Er lebt, wenn er nicht in wechselnden Wohnungen auf einem Sofa übernachtet, in einer einsamen Hütte in Nordschweden. Er war Hacker. Er ist ein egomanischer Tyrann. Er wechselt seine Mobiltelefone wie andere Männer ihre Hemden. Er bezahlt nie mit Kreditkarte, sondern immer nur bar, und das Geld leiht er sich von Freunden.
Seine Freunde verlassen ihn. Er bewegt sich wie ein Mann, der gejagt wird. Ein ehemaliger Mitarbeiter sagt: "Er tickt nicht mehr richtig." Er führt einen Privatkrieg gegen die Vereinigten Staaten. Er hat zwei Frauen vergewaltigt. Okay, sexuell belästigt. Na gut, dann eben nur belästigt. Oder auch nicht.
Genau so las man's in der New York Times, die ihrer Berichterstattung zu den Enthüllungen von Wikileaks ein Fernpsychogramm von Julian Assange beistellte. Um zu ihrem Fazit zu kommen, dass der Typ ein gefährlicher Irrer ist, mussten Journalisten nicht einmal bei einem Psychiater einbrechen. Wikileaks tut, was eigentlich Aufgabe des Journalismus wäre. Darauf reagiert der Journalismus gereizt und gekränkt.
Der Ton ist auch hierzulande ein ähnlicher.

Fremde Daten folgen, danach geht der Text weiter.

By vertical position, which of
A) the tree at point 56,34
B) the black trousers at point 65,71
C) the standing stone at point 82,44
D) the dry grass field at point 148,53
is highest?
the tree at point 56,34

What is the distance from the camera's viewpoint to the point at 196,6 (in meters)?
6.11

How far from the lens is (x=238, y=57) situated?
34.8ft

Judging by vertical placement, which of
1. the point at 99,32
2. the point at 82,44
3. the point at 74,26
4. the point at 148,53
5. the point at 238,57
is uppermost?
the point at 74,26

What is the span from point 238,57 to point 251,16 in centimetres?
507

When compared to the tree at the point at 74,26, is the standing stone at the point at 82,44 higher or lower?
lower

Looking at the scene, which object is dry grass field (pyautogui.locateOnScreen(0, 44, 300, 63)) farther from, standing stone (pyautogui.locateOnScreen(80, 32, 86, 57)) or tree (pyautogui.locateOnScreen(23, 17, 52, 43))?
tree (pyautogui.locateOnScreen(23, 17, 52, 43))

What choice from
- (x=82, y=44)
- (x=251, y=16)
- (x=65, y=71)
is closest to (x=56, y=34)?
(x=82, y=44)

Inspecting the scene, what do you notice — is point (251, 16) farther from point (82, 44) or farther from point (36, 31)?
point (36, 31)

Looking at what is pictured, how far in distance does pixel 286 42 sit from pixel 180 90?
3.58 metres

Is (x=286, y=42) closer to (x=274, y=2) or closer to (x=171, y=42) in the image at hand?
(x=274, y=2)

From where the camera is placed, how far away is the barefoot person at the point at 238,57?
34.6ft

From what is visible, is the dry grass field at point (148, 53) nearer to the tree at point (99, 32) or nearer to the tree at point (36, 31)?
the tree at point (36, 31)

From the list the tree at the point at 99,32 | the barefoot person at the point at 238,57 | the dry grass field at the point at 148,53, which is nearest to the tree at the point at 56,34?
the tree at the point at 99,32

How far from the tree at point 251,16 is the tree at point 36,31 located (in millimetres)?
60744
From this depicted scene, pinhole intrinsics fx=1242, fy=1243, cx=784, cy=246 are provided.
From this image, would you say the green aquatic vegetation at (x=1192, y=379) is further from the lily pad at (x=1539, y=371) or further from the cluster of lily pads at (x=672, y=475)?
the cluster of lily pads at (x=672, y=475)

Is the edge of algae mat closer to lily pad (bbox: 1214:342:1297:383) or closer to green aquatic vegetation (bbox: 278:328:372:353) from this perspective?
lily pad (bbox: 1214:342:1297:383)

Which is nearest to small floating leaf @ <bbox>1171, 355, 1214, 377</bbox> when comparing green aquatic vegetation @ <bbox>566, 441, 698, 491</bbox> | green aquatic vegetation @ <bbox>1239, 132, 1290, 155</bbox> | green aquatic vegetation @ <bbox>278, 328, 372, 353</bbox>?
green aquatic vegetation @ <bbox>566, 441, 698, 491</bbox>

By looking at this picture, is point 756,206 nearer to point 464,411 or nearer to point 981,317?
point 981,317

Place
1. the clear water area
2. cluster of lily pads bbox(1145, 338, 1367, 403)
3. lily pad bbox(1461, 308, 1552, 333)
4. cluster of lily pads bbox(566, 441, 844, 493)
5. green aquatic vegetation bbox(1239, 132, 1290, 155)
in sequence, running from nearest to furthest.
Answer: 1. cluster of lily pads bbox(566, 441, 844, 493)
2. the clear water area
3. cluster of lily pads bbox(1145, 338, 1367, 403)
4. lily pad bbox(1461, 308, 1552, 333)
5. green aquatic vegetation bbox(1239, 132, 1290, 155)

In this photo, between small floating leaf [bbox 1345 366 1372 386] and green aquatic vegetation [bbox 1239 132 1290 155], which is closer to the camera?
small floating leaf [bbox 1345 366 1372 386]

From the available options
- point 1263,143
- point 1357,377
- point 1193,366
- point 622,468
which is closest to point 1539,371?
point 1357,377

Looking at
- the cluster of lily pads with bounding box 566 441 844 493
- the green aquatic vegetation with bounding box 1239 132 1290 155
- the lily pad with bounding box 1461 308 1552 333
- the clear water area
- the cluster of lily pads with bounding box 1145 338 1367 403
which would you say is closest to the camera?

Die Frankfurter Rundschau fragt wehrtüchtig, ob wir "auf dem Weg zu einer Gesellschaft billiger Verräter" sind, die Süddeutsche Zeitung kommentiert staatstragend, Assange lasse "jede Bereitschaft zur Abwägung der widerstreitenden Interessen vermissen". Überhaupt sei der Mann kein Journalist.

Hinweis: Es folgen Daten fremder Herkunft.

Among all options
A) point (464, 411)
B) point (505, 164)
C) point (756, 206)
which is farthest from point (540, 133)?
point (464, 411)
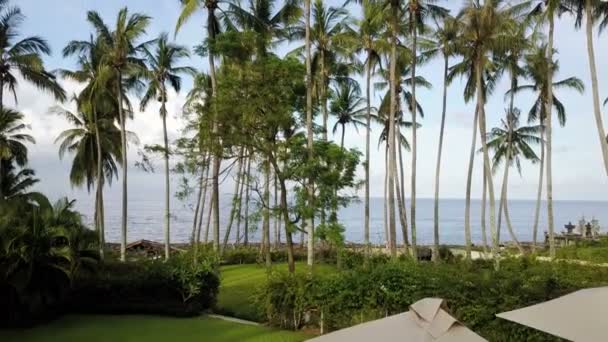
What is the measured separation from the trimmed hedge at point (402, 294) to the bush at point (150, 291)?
198 cm

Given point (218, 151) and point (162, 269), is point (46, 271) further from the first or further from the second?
point (218, 151)

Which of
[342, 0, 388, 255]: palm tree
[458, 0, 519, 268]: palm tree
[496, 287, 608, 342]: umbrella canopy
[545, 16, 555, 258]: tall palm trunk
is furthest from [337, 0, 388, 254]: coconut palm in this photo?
[496, 287, 608, 342]: umbrella canopy

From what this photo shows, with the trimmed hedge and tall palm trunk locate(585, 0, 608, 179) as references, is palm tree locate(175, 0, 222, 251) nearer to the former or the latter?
the trimmed hedge

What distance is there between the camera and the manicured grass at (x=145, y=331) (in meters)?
10.4

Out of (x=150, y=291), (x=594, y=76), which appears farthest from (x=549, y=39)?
(x=150, y=291)

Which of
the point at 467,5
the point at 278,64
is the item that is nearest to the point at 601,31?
the point at 467,5

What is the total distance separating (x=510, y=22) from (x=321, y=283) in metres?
15.7

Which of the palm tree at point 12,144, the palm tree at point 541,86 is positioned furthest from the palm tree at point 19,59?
the palm tree at point 541,86

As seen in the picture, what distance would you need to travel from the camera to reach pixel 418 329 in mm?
3955

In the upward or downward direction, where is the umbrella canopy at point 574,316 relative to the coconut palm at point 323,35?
downward

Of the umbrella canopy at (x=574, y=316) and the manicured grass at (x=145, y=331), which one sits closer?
the umbrella canopy at (x=574, y=316)

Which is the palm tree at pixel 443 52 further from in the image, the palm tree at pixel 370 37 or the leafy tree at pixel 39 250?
the leafy tree at pixel 39 250

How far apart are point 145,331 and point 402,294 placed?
5.83 metres

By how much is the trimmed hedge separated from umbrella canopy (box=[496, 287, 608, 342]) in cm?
404
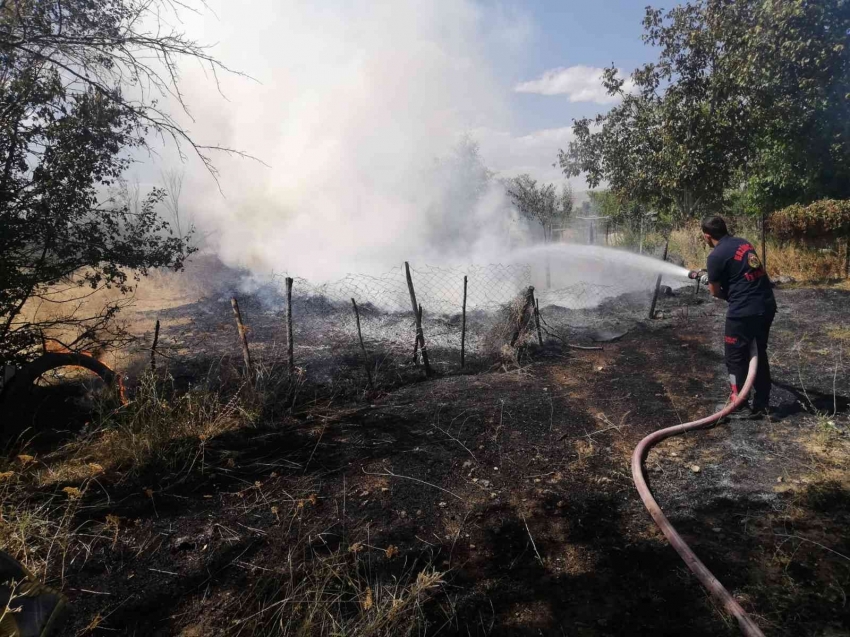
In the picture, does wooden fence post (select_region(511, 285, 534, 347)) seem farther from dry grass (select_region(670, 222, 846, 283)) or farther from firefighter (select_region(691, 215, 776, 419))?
dry grass (select_region(670, 222, 846, 283))

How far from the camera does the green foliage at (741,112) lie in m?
9.93

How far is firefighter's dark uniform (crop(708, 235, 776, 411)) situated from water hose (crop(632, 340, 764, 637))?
9 cm

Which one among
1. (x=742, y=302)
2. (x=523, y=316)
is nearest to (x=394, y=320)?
(x=523, y=316)

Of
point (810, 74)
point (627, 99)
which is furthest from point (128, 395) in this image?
point (810, 74)

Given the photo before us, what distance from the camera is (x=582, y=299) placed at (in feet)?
33.8

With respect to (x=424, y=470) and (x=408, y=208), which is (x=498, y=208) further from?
(x=424, y=470)

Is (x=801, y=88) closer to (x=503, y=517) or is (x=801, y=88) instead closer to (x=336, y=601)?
(x=503, y=517)

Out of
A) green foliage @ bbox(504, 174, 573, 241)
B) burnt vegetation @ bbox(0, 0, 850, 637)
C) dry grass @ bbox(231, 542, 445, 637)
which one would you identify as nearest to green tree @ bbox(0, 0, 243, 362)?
burnt vegetation @ bbox(0, 0, 850, 637)

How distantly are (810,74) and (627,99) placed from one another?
3.75m

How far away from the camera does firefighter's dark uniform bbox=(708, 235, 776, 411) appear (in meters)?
3.88

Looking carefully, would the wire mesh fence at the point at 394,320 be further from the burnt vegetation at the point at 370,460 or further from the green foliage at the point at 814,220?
the green foliage at the point at 814,220

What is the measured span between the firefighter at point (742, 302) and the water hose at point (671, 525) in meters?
0.09

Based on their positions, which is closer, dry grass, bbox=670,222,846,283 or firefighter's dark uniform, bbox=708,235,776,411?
firefighter's dark uniform, bbox=708,235,776,411

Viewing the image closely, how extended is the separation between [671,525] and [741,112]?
38.2ft
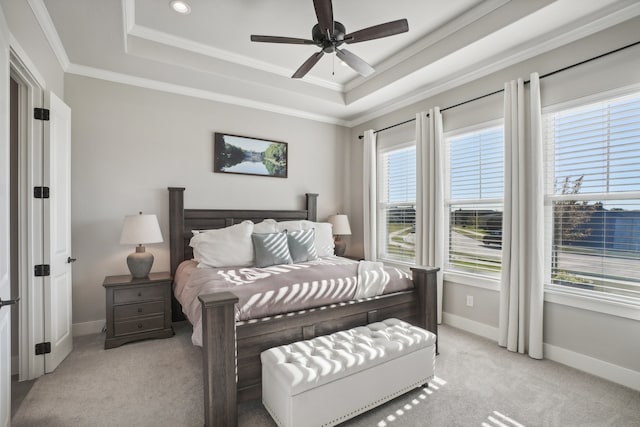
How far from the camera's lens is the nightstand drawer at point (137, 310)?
2979mm

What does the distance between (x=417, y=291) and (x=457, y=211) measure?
1.26 meters

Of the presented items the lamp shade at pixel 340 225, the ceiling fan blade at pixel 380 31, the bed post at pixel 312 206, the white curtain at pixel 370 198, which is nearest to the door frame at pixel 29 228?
the ceiling fan blade at pixel 380 31

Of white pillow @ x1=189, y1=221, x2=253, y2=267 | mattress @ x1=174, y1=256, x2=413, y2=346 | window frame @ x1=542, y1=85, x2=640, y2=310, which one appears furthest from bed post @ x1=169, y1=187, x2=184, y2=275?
window frame @ x1=542, y1=85, x2=640, y2=310

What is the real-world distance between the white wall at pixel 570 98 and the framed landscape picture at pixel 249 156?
2339mm

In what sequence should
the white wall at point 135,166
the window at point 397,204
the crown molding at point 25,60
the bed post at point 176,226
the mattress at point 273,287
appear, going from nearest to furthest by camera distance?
the crown molding at point 25,60 < the mattress at point 273,287 < the white wall at point 135,166 < the bed post at point 176,226 < the window at point 397,204

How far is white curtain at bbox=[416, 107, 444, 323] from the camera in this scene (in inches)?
142

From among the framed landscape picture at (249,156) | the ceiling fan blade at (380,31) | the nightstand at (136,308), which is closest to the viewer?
the ceiling fan blade at (380,31)

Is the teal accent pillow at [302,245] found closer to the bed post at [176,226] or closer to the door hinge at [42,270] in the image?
the bed post at [176,226]

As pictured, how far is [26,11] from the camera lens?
84.7 inches

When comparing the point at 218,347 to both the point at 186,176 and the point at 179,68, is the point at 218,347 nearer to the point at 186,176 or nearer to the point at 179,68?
the point at 186,176

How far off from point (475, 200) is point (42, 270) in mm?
4074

Im ZDF-"auslandsjournal" wurde dann auch streng investigativ "einmal ausgerechnet, wie lange man bräuchte, das alles zu lesen". Ergebnis: "Eine Menge Holz". Echte Journalisten dagegen prüften Informationen, anstatt "einfach alles weiterzureichen an andere Medien", wie es im Beitrag hieß: "Und trotzdem setzt sich der geheimnisvolle Wikileaks-Chef immer wieder mit eigenen Interpretationen in Szene." Etwa indem er Kriegsverbrechen, nun ja, als "Verbrechen" interpretiert.

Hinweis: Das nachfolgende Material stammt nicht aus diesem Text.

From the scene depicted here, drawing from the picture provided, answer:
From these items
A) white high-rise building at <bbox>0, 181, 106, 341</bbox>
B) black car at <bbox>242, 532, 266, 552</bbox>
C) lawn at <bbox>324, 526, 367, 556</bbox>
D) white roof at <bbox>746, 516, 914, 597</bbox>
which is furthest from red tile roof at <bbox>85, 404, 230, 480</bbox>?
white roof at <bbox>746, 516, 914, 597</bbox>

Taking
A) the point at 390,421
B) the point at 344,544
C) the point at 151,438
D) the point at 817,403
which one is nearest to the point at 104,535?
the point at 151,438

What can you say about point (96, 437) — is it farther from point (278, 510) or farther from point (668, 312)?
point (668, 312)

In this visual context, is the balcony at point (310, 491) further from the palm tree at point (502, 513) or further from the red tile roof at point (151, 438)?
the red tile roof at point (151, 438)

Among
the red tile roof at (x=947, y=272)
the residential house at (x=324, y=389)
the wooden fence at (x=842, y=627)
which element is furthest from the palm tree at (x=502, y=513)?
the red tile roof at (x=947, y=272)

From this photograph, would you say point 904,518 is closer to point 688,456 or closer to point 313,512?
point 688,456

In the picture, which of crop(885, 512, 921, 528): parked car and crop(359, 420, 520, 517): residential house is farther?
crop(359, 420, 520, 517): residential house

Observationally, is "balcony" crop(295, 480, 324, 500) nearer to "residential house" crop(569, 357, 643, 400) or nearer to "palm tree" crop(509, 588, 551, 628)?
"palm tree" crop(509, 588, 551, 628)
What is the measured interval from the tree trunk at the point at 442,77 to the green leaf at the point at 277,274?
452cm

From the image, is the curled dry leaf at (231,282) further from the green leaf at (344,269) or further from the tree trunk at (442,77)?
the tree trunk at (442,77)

Daniel Ellsberg hat neulich erklärt, er fühle sich mit Assange "verwandt". Anders als vor 40 Jahren aber existiert heute keine Gegen- oder Protestkultur mehr, auf deren fruchtbaren Boden die Wikileaks-Enthüllungen fallen könnten.
Vielleicht ist seine späte Geburt ja Julian Assanges eigentliche Tragik: Er stopft die Gesellschaft mit einer Wahrheit, für die sie keinen Magen hat. Wahnsinnig ist deshalb nicht die blutige und gleichwohl alltägliche Groteske des Krieges, pervers sind nicht seine Befürworter und Betreiber - der Überbringer dieser Botschaft muss es sein.